Filmmakers occasionally break away from this premise in the never ending quest to find excuses for a punchfest. So you get your subgenres of Hong Kong Police procedurals, the old avenge my master but first train at the Shaolin Temple narratives, folkloric tales involving kinky ghosts and wacked out Daoist priests, the never-ending battle of the “Martial Arts World” (sort of a World Wrestling Federation thing that was going on during the Tang and Song Dynasties), the tournament to prove once and for all Chinese kung fu is better than everyone else’s fu, and the Chinese versions of Westerns, set in the western Chinese suzerainty of Xinjiang. You can combine any of these premises, throw in a dash of Manchu tyranny, and you’ll have even more plots that will give you plenty of excuses for your characters to start beating on each other.

The resurgence in the late 1980s of Hong Kong action films brought martial arts films into the mainstream, yadda yadda Crouching Tiger, Hidden Dragon yadda yadda…
Whatever. We’ve been watching fu flicks since we were kids…for me, it was KABC Channel 7 Black Belt Theater, which featured the “finest” in early 70s fu flicks from the redoubtable Shaw Brothers studio. The first time I saw the Shaw Brothers masterpiece Master of the Flying Guillotine, and I was shocked, appalled, and completely hooked. The trademark of these early 70s fu is bad English dubbing, which in itself forms a fascinating and compelling cadence and vocabulary. But when you start getting into the 80s and beyond, the natural soundtrack is mandatory, preferably in the original Cantonese. (Who wants to listen to bad Mandarin dubbing?)

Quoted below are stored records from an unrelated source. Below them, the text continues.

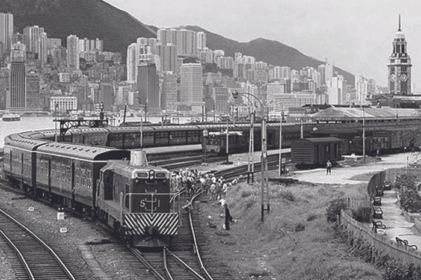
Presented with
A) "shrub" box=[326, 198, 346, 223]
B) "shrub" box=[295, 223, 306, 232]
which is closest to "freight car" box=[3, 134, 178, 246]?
"shrub" box=[295, 223, 306, 232]

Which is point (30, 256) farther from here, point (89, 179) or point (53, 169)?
point (53, 169)

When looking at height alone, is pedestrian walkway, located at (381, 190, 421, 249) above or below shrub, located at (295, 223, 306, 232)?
below

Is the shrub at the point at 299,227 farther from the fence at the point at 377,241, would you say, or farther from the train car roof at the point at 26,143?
the train car roof at the point at 26,143

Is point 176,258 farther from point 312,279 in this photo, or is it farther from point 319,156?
point 319,156

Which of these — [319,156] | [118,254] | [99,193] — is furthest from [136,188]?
[319,156]

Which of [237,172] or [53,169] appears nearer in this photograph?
[53,169]

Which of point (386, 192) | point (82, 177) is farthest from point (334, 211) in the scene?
point (386, 192)

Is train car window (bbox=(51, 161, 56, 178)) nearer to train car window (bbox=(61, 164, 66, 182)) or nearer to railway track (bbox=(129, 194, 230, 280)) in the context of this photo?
train car window (bbox=(61, 164, 66, 182))
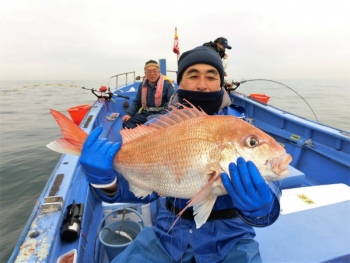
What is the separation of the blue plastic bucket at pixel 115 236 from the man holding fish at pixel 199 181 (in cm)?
41

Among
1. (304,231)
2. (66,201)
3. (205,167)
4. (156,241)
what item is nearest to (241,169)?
(205,167)

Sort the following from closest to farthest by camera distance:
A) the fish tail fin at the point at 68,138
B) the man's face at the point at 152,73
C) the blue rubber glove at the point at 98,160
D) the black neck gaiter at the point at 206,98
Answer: the fish tail fin at the point at 68,138 → the blue rubber glove at the point at 98,160 → the black neck gaiter at the point at 206,98 → the man's face at the point at 152,73

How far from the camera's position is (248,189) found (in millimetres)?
1435

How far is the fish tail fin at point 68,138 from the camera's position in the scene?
1.57 m

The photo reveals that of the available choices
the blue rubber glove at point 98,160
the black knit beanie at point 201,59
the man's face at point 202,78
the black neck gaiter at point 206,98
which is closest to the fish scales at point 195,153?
the blue rubber glove at point 98,160

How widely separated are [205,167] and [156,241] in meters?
0.83

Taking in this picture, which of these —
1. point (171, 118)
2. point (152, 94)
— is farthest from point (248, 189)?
point (152, 94)

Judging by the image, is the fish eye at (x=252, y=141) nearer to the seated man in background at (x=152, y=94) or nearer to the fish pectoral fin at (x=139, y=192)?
the fish pectoral fin at (x=139, y=192)

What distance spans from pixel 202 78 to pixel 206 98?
222 millimetres

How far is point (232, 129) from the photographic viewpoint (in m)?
1.45

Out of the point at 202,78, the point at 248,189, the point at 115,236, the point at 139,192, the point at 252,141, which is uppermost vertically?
the point at 202,78

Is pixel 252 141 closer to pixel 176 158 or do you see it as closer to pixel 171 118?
pixel 176 158

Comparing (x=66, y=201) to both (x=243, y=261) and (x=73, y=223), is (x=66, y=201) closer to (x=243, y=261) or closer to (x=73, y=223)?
(x=73, y=223)

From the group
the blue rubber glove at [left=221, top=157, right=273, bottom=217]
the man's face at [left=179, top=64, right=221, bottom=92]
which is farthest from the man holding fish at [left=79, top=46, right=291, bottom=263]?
the man's face at [left=179, top=64, right=221, bottom=92]
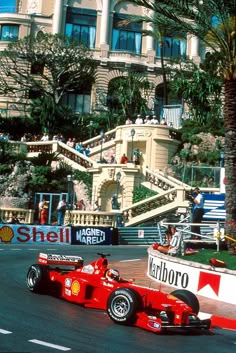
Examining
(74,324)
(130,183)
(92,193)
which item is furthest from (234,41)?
(92,193)

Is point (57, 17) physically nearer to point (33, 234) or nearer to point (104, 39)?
point (104, 39)

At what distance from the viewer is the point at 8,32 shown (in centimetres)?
6525

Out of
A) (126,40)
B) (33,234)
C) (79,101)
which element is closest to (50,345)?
(33,234)

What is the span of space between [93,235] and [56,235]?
74.9 inches

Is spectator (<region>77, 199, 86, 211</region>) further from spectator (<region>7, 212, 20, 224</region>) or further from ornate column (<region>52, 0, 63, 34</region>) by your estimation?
ornate column (<region>52, 0, 63, 34</region>)

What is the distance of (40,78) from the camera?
60.8 m

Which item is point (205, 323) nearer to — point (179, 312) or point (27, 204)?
point (179, 312)

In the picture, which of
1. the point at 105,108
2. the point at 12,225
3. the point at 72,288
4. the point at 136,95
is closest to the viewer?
the point at 72,288

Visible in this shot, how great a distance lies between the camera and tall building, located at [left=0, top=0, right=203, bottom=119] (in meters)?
63.6

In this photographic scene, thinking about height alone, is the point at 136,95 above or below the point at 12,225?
above

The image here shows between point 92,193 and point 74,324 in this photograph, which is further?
point 92,193

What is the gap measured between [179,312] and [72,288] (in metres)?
2.96

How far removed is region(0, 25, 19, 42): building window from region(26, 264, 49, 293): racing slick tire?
177 ft

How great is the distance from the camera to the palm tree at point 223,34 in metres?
17.6
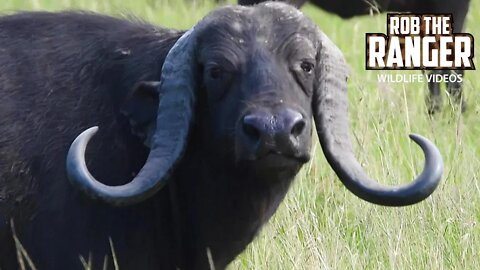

Going beyond cliché icons Bruce Lee and Jackie Chan, you will find the exotic weaponry of Jimmy Wang Yu, the intricate but brutal stories of Chang Cheh, and the thoughtful and graceful Donnie Yen. But I’m saddened how lame and weak Jet Li and Jackie Chan became once they started making American movies. Stick to their wonderful HK works, such as Tai Chi Master and the Police Story series. Speaking of crap, that brings up Western martial arts film ala Steven Seagal, Chuck Norris, and the slew of American Ninja movies and what have you. Well, once you’ve seen the HK real deal, it’s hard to get into this arthritic and feeble offshoot. You Must Be Drunk to appreciate these films. I’ll leave those reviews to my colleague Kevin, who’s a far more accomplished expert in this genre. Indeed, I suspect Kevin drinks Steven Seagal’s Lightning Bolt Energy Drink before he writes his reviews, which would explain a lot of things.
Outstanding examples of martial arts films include 8-Pole Diagram Fighter, Fist of Legend, Magic Cop, 18 Legendary Weapons of China, Swordsman 2, Tiger Cage, Storm Riders, and Drunken Master 2. Of course, that’s just scratching the surface.
Your kung fu is good. But mine is better. Kung fu is the art of self-defense. I just want to show you how bad your kicks really are.